_WORK TO COMPLETE_:
Give back every record precisely.

INFORMATION SUPPLIED Block Start

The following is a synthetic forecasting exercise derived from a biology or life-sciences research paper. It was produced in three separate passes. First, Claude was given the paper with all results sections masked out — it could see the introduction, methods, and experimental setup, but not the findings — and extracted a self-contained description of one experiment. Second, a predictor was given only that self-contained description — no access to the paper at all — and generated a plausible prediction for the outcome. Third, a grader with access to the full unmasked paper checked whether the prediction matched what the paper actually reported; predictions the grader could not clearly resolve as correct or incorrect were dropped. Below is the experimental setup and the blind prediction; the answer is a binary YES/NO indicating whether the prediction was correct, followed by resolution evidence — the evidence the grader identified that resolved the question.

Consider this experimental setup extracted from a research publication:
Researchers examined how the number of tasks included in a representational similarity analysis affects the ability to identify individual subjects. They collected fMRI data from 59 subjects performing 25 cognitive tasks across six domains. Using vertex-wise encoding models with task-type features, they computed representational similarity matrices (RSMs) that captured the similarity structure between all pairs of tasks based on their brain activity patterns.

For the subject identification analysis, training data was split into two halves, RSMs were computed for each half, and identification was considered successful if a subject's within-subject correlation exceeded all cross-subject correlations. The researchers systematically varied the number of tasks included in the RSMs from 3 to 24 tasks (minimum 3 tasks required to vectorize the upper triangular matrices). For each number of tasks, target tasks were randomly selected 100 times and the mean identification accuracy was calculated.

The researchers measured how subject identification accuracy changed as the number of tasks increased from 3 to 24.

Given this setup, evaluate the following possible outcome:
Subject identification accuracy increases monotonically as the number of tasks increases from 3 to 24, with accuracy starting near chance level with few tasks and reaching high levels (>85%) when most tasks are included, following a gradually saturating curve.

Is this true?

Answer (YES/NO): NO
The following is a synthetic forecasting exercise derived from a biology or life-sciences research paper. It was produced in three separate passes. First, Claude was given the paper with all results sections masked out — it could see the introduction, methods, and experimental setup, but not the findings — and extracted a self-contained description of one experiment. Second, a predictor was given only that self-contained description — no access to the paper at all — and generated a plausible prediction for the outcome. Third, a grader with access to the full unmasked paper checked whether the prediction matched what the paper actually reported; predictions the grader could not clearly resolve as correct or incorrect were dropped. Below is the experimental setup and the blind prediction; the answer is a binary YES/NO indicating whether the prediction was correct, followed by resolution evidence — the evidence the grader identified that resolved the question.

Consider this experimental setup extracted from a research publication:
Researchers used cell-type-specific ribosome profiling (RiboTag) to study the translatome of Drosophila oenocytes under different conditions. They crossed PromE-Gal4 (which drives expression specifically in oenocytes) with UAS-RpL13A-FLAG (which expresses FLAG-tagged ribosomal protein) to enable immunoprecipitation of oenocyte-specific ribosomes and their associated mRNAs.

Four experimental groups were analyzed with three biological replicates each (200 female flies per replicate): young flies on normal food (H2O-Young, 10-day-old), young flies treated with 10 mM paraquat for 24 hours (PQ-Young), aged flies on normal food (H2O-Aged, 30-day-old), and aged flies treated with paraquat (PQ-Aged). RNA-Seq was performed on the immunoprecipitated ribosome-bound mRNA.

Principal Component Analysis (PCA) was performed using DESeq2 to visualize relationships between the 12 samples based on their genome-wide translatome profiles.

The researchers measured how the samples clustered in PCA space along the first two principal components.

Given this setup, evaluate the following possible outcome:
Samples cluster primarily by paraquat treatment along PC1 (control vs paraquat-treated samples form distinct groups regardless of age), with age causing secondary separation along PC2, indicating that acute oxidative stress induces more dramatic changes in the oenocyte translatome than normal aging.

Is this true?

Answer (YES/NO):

INFORMATION SUPPLIED Block End

_EXPECTED OUTPUT_:
The following is a synthetic forecasting exercise derived from a biology or life-sciences research paper. It was produced in three separate passes. First, Claude was given the paper with all results sections masked out — it could see the introduction, methods, and experimental setup, but not the findings — and extracted a self-contained description of one experiment. Second, a predictor was given only that self-contained description — no access to the paper at all — and generated a plausible prediction for the outcome. Third, a grader with access to the full unmasked paper checked whether the prediction matched what the paper actually reported; predictions the grader could not clearly resolve as correct or incorrect were dropped. Below is the experimental setup and the blind prediction; the answer is a binary YES/NO indicating whether the prediction was correct, followed by resolution evidence — the evidence the grader identified that resolved the question.

Consider this experimental setup extracted from a research publication:
Researchers examined how the number of tasks included in a representational similarity analysis affects the ability to identify individual subjects. They collected fMRI data from 59 subjects performing 25 cognitive tasks across six domains. Using vertex-wise encoding models with task-type features, they computed representational similarity matrices (RSMs) that captured the similarity structure between all pairs of tasks based on their brain activity patterns.

For the subject identification analysis, training data was split into two halves, RSMs were computed for each half, and identification was considered successful if a subject's within-subject correlation exceeded all cross-subject correlations. The researchers systematically varied the number of tasks included in the RSMs from 3 to 24 tasks (minimum 3 tasks required to vectorize the upper triangular matrices). For each number of tasks, target tasks were randomly selected 100 times and the mean identification accuracy was calculated.

The researchers measured how subject identification accuracy changed as the number of tasks increased from 3 to 24.

Given this setup, evaluate the following possible outcome:
Subject identification accuracy increases monotonically as the number of tasks increases from 3 to 24, with accuracy starting near chance level with few tasks and reaching high levels (>85%) when most tasks are included, following a gradually saturating curve.

Is this true?

Answer (YES/NO): NO
The following is a synthetic forecasting exercise derived from a biology or life-sciences research paper. It was produced in three separate passes. First, Claude was given the paper with all results sections masked out — it could see the introduction, methods, and experimental setup, but not the findings — and extracted a self-contained description of one experiment. Second, a predictor was given only that self-contained description — no access to the paper at all — and generated a plausible prediction for the outcome. Third, a grader with access to the full unmasked paper checked whether the prediction matched what the paper actually reported; predictions the grader could not clearly resolve as correct or incorrect were dropped. Below is the experimental setup and the blind prediction; the answer is a binary YES/NO indicating whether the prediction was correct, followed by resolution evidence — the evidence the grader identified that resolved the question.

Consider this experimental setup extracted from a research publication:
Researchers used cell-type-specific ribosome profiling (RiboTag) to study the translatome of Drosophila oenocytes under different conditions. They crossed PromE-Gal4 (which drives expression specifically in oenocytes) with UAS-RpL13A-FLAG (which expresses FLAG-tagged ribosomal protein) to enable immunoprecipitation of oenocyte-specific ribosomes and their associated mRNAs.

Four experimental groups were analyzed with three biological replicates each (200 female flies per replicate): young flies on normal food (H2O-Young, 10-day-old), young flies treated with 10 mM paraquat for 24 hours (PQ-Young), aged flies on normal food (H2O-Aged, 30-day-old), and aged flies treated with paraquat (PQ-Aged). RNA-Seq was performed on the immunoprecipitated ribosome-bound mRNA.

Principal Component Analysis (PCA) was performed using DESeq2 to visualize relationships between the 12 samples based on their genome-wide translatome profiles.

The researchers measured how the samples clustered in PCA space along the first two principal components.

Given this setup, evaluate the following possible outcome:
Samples cluster primarily by paraquat treatment along PC1 (control vs paraquat-treated samples form distinct groups regardless of age), with age causing secondary separation along PC2, indicating that acute oxidative stress induces more dramatic changes in the oenocyte translatome than normal aging.

Is this true?

Answer (YES/NO):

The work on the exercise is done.